**Task**
Please copy out the lines below word for word, starting at the line that contains "In terms of distance, how" and ending at the last line.

**Data to process**
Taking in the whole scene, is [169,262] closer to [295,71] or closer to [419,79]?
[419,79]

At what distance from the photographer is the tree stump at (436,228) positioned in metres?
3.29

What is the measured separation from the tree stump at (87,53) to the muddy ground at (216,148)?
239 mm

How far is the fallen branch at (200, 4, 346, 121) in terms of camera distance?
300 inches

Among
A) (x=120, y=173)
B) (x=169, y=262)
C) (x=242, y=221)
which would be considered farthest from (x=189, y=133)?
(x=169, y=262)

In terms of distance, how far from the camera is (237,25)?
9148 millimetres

**Finished task**
In terms of distance, how far from the camera is (237,25)?
9148 millimetres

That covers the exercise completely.